Scheitern an der Realität

Rund 1.340 Euro netto verdienen diplomierte Pflegekräfte für 30 Stunden nach dreijähriger Ausbildung. Mehr zu arbeiten sei für die meisten keine Option, glaubt Guglberger. Schon jetzt liege die Drop-out-Rate – auch dank vieler Quereinsteiger – in den ersten fünf Jahren für manche Betriebe bei 30 Prozent. Erst im Job bemerkten manche, dass sie dem Druck nicht standhalten: "Viele scheitern an der Realität." Für die Arbeitgeberseite, die rund 100.000 Menschen in Pflegediensten beschäftigt, hat man dieser mit dem aktuellen Angebot schon Rechnung getragen: Man sei mit 2,35 Prozent Lohnerhöhung und einer besseren Bezahlung für diplomierte Pflegekräfte von bis zu 840 Euro pro Jahr der Gewerkschaftsseite weit entgegengekommen.

"Wir haben wenig Spielraum", sagt Walter Marschitz, Geschäftsführer der Sozialwirtschaft Österreich (SWÖ), dem STANDARD. Die gesellschaftliche Frage, "wie wir den Bereich finanziell ausstatten", sei aber berechtigt. Verständnis hat er für den Unmut darüber, dass Pflegekräfte im Landesdienst besser verdienen als bei den Sozialvereinen. Am größten ist der Unterschied in Salzburg mit durchschnittlich 300 Euro monatlich mehr. Für Marschitz "ein Fairnessproblem".

Fachkräftemangel

Das Gesamtpaket sei jedenfalls für die Branche nicht zu schlucken, ja sogar eine Bedrohung für vorhandene Arbeitsplätze. Dabei leide man ohnehin unter Fachkräftemangel: "Da sind die Folgen der Rücknahme des Pflegeregresses noch gar nicht eingerechnet." Dass so viele Teilzeit arbeiten, würde wohl das Gehaltsniveau drücken, sei aber den Anforderungen etwa in der mobilen Pflege geschuldet. Heimhilfen kommen dort bei 25 Stunden auf 980 Euro netto. Die auf Vor- und Nachmittag geteilten Dienste machen die Jobs vor allem für Mütter mit Kleinkindern oft schwierig.
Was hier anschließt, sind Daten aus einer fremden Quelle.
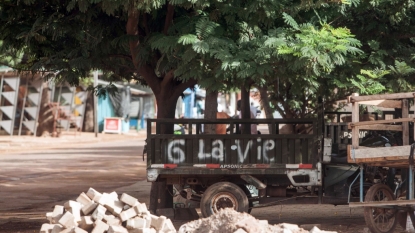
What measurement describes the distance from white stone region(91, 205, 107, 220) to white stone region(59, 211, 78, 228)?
243 mm

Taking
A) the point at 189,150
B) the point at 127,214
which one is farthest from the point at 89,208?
the point at 189,150

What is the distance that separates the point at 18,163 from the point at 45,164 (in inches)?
38.6

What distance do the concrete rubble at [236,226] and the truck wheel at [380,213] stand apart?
2.65 metres

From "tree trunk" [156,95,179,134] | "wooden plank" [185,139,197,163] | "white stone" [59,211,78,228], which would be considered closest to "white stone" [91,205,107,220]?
"white stone" [59,211,78,228]

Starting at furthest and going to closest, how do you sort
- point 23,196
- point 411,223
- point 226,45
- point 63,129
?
point 63,129, point 23,196, point 411,223, point 226,45

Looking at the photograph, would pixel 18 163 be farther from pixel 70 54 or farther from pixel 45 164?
pixel 70 54

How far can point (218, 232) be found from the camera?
A: 732cm

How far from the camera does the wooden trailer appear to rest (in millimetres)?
9258

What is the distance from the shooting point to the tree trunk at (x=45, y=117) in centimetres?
4106

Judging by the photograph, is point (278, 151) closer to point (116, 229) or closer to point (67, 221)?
point (116, 229)

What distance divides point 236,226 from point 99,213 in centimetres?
181

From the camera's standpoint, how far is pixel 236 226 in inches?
279

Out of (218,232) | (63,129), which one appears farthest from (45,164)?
(63,129)

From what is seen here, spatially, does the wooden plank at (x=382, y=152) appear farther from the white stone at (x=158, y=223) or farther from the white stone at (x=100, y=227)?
the white stone at (x=100, y=227)
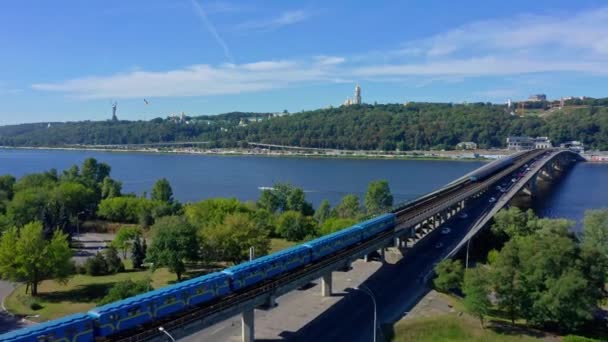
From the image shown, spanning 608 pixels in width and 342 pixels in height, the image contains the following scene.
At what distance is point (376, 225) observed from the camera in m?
39.3

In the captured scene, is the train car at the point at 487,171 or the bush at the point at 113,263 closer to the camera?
the bush at the point at 113,263

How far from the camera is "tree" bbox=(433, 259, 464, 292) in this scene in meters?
32.8

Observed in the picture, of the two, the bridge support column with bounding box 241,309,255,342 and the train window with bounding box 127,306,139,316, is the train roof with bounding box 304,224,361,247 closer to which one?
the bridge support column with bounding box 241,309,255,342

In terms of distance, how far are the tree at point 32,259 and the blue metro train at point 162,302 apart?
16.4 metres

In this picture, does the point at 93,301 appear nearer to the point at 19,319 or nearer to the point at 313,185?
the point at 19,319

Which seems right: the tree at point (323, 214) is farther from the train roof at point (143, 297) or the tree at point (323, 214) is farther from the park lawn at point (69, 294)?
the train roof at point (143, 297)

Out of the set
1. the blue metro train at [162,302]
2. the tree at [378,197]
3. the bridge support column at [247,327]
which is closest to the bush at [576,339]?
the blue metro train at [162,302]

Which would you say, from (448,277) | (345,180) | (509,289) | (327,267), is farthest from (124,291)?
(345,180)

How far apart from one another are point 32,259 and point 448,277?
27.5 meters

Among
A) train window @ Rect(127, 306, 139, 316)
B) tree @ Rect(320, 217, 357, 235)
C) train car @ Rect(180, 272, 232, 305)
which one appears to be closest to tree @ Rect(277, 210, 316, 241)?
tree @ Rect(320, 217, 357, 235)

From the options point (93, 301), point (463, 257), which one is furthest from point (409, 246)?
point (93, 301)

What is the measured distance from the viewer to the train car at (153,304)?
19.1 metres

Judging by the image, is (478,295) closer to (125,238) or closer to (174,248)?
(174,248)

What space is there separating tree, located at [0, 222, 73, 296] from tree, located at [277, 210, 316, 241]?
2210 cm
SWÖ-Vorsitzender Erich Fenninger appelliert indes, den Hebel dort anzusetzen, wo nach seiner Sicht der Hund begraben liegt: "Während die Gewerkschaft 15 Prozent fordert, sind manche Auftraggeber nicht einmal bereit, die Inflationsrate abzugelten." (Regina Bruckner, 14.2.2018)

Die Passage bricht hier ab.